COLLECTED MATERIAL:
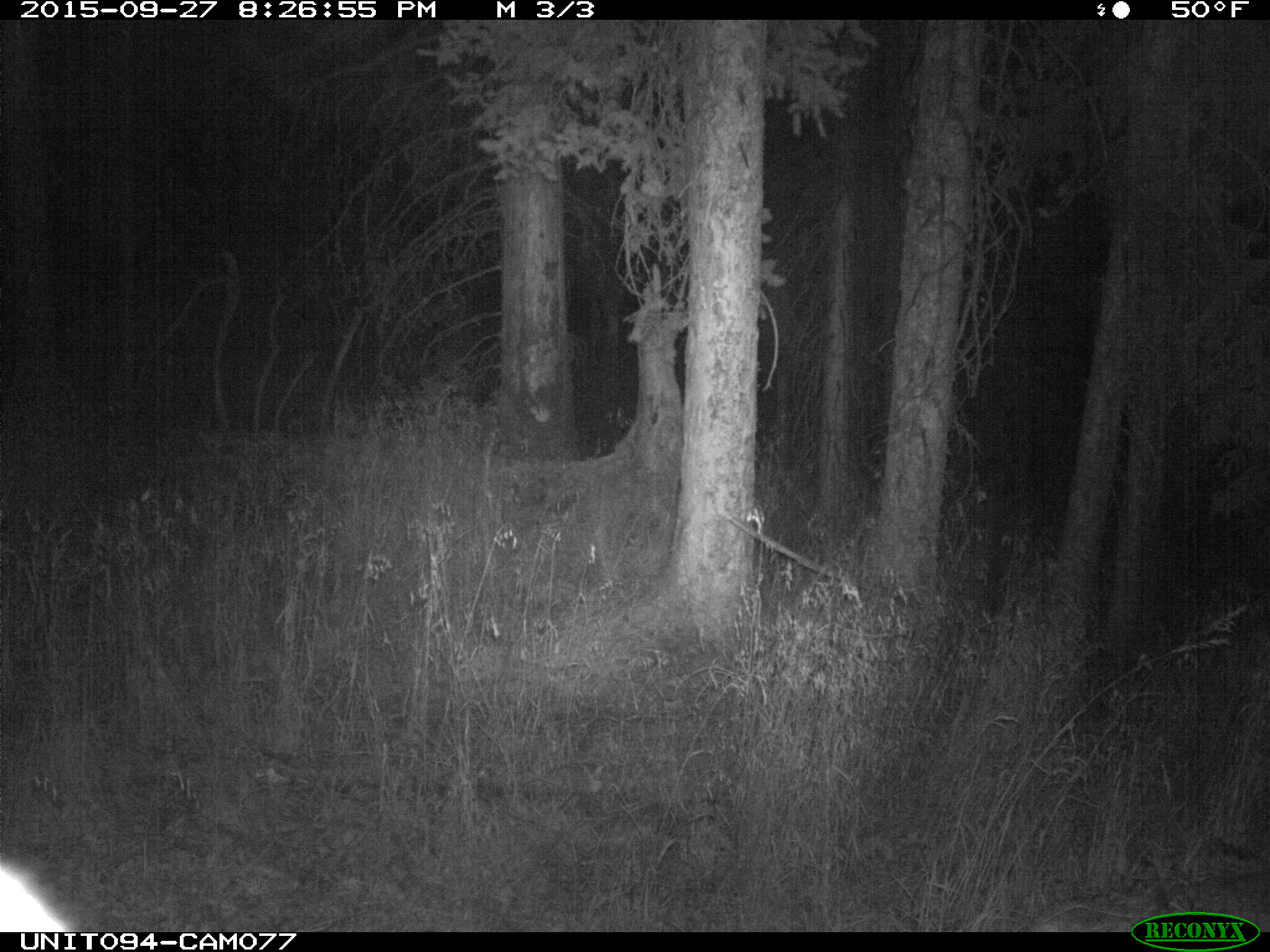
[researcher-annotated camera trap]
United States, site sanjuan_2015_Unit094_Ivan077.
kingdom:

EXERCISE PROMPT: Every line of the material should be repeated precisely; pictures are to be excluded.

TASK RESULT:
[researcher-annotated camera trap]
United States, site sanjuan_2015_Unit094_Ivan077.
kingdom:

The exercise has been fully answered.